[Lustre-devel] client i/o and PG_writeback

Thu Aug 11 12:38:33 PDT 2011

On 2011-08-11, at 12:21 PM, Jinshan Xiong wrote:
> Another problem I can think of is page checksum, if a page changes again
> during transfer, wrong checksum will be detected on the server side.

Actually, the kernel now uses PG_writeback to protect the page from being
modified while it is being written to disk (or in our case sent to the
network).  This was recently fixed for ext4 and other filesystems so that
they can run properly on devices that support T10-DIF checksums.  Otherwise
the disk keeps reporting checksum errors for files that were modified during
IO.

> **EXTRACTED DATA**:
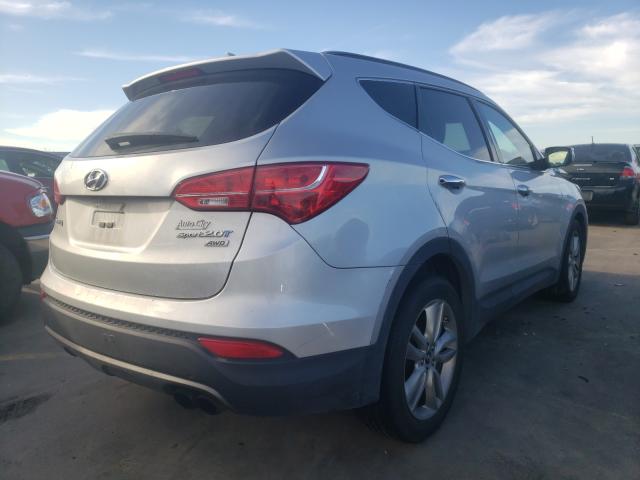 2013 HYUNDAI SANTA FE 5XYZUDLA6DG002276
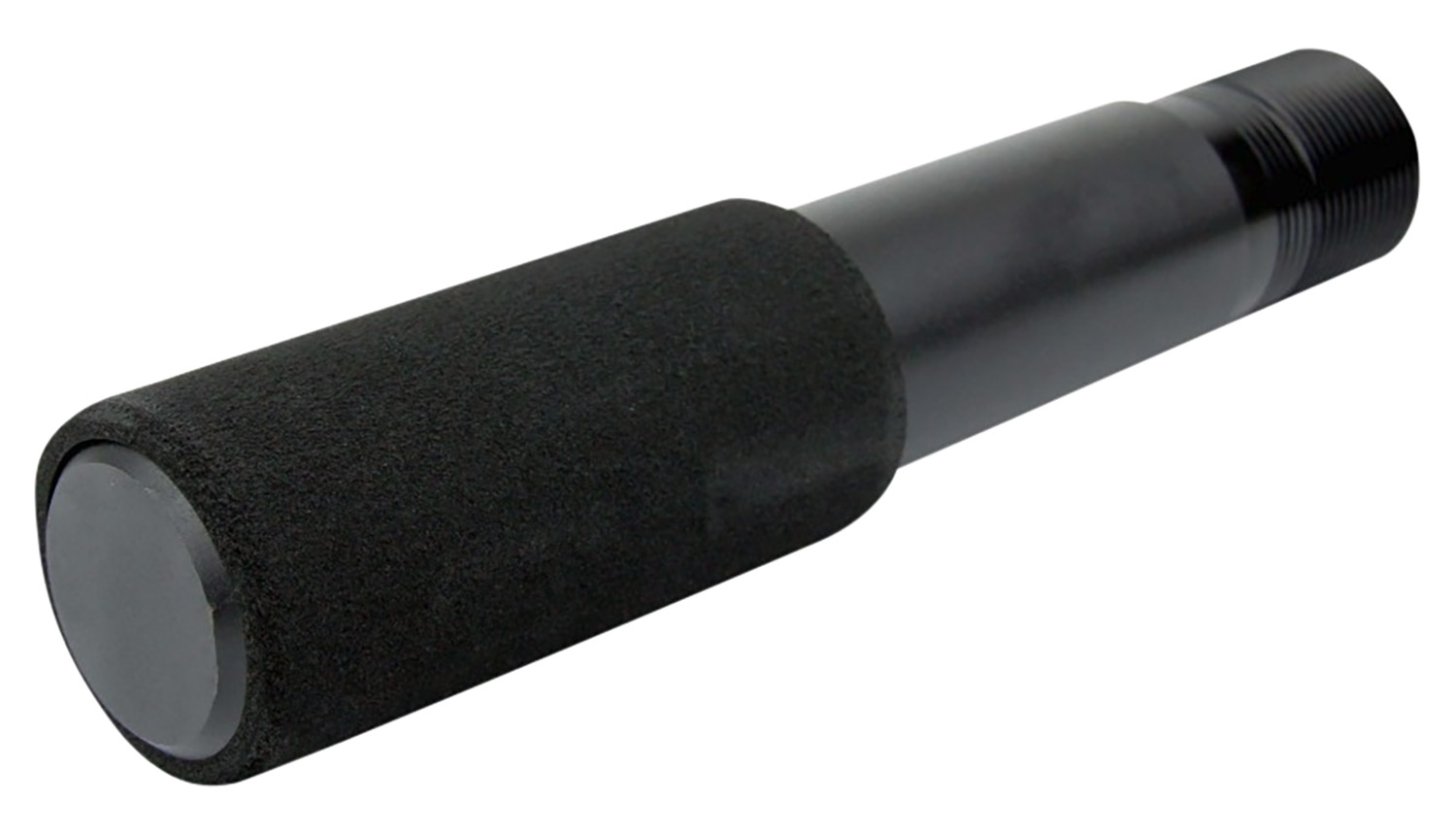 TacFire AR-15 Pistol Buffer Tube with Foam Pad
--
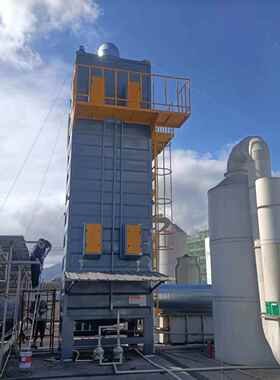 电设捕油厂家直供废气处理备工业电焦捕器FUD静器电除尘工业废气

> **TASKS TO CARRY OUT**:
A – Using the PG_writeback post, answer each question briefly:
(i) According to the quoted message, where would a wrong checksum be detected if a page changes during transfer?
(ii) Which filesystem is named as recently fixed?
(iii) What type of checksums do the devices mentioned support?
B – According to the PG_writeback post, why were ext4 and other filesystems fixed?
The material comes from a separate source.

> **ANSWERS BY ITEM**:
A –
(i) On the server side.
(ii) ext4 (along with other filesystems).
(iii) T10-DIF checksums.

B – They were fixed so they can run properly on devices that support T10-DIF checksums. Without the fix, the disk keeps reporting checksum errors for files that were modified during IO.